First, a refresher on the Rent-A-Center case.  In it, a litigant argued that his stand-alone arbitration agreement was unconscionable and therefore invalid.  However, the agreement  contained a provision authorizing the arbitrator to decide questions of validity (the “delegation provision”).  The Supreme Court enforced the delegation provision and sent the decision regarding validity to the arbitrator.  The Court ruled that for the employee to have his unconscionability claims heard in court, he needed to allege that the delegation provision itself was invalid, citing the Prima Paint doctrine.

The dissent balked, claiming that the majority was taking the severability doctrine from Prima Paint too far.  It worried that courts would interpret the Rent-A-Center decision to make it virtually impossible for a litigant to have a court review the enforceability of an arbitration agreement:   

Before today, however, if respondent instead raised a challenge specific to “the validity of the agreement to arbitrate”— for example, that the agreement to arbitrate was void under state law—the challenge would have gone to the court. That is what Buckeye says. But the Court now declares that Prima Paint’s pleading rule requires more: A party must lodge a challenge with even greater specificity than what would have satisfied the Prima Paint Court. A claim that an entire arbitration agreement is invalid will not go to the court unless the party challenges the particular sentences that delegate such claims to the arbitrator, on some contract ground that is particular and unique to those sentences.
It would seem the Court reads Prima Paint to require, as a matter of course, infinite layers of severability: We must always pluck from an arbitration agreement the specific delegation mechanism that would—but for present judicial review—commend the matter to arbitration, even if this delegation clause is but one sentence within one paragraph within a standalone agreement. And, most importantly, the party must identify this one sentence and lodge a specific challenge to its validity. Otherwise, he will be bound to pursue his validity claim in arbitration.
Id. at 2787 (internal citations omitted).

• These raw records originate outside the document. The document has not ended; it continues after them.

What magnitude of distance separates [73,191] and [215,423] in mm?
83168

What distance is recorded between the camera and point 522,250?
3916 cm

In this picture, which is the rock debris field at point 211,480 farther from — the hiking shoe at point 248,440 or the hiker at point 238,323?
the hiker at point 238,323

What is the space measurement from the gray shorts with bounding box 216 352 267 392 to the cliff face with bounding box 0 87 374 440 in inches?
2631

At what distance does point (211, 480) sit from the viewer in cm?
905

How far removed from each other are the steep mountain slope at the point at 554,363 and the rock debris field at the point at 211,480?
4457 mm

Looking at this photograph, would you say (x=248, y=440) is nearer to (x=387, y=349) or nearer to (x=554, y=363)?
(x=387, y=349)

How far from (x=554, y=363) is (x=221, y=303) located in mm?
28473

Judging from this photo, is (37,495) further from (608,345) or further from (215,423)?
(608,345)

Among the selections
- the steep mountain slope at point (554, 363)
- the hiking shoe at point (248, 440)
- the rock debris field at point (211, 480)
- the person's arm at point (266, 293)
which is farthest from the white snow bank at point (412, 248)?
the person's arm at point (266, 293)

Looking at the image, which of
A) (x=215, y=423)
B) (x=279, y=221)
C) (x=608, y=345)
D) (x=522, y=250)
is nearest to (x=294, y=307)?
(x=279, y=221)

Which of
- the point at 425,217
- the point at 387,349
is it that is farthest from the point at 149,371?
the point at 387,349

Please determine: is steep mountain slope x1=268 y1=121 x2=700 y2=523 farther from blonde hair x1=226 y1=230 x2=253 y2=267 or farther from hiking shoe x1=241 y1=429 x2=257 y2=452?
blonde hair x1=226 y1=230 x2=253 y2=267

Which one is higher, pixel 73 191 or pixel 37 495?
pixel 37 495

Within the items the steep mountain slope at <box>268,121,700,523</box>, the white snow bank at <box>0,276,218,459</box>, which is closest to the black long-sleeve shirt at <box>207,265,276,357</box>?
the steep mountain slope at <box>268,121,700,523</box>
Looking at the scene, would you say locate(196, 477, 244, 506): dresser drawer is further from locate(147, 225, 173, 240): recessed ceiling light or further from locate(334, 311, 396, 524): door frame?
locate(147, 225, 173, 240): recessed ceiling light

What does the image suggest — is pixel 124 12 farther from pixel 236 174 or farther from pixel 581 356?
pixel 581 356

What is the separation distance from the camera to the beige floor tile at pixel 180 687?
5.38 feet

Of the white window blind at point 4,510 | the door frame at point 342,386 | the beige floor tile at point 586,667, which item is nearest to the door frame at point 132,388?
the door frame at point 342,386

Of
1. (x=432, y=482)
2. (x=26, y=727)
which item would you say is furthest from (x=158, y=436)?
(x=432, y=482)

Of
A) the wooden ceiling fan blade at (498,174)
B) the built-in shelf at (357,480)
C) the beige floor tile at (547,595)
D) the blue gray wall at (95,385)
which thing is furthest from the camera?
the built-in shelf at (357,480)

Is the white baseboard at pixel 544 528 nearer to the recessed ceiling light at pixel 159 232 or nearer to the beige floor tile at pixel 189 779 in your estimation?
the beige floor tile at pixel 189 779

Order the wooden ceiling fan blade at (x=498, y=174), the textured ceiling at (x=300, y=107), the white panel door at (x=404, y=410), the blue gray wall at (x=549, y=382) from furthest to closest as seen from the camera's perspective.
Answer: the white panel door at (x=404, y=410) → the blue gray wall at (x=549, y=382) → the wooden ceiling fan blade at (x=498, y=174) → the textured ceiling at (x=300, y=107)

The dissent raises at least two concerns.  First, whether litigants whose arbitration agreement(s) contain a similar delegation provision will ever be able to obtain a court hearing on issues of the validity of the arbitration agreement.  And second, whether courts will apply the same level of severability outside the delegation context.  For example, whether a litigant arguing that her arbitration agreement is unconscionable must argue that the particular sentence saying “any and all disputes arising out of this agreement shall be heard in arbitration” is unconscionable, instead of arguing that the other sentences describing the arbitral processes are unconscionable.

One Year of Application

In reviewing a full year of state and federal case law applying the Rent-A-Center decision (thank goodness for excellent summer associates!), we found no case applying its hard-line approach to an arbitration agreement without a delegation provision.  At least to date, then, courts applying Rent-A-Center have generally heeded that particular concern from the dissenting Justices.  Litigants without a delegation provision are unlikely to have to parse their arguments relating to the enforceability of the arbitration agreement as finely as they would have to if their arbitration agreement contained a delegation provision.

However, it is certainly true that Rent-A-Center has made it nearly impossible for litigants with a delegation provision in their arbitration clause to have a court hear their allegations that the arbitration agreement as a whole is invalid.  Numerous federal and state courts have sent those types of claims to arbitration in the past year, relying on the Rent-A-Center decision.  The only litigant who avoided that fate was one who wisely alleged that the delegation provision itself was invalid.  Howard v. Rent-A-Center, Inc., No. 1:10-CV-103, 2010 WL 3009515, at *1 (E.D. Tenn. July 28, 2010).  The victory was short-lived, however—while the Court agreed it was authorized to decide the gateway issue of the validity of the delegation clause, it quickly concluded the delegation clause was valid and “allowing arbitrators [t]o] determine their own jurisdiction is neither contrary to the public policy nor unconscionable.”  Id. at *5.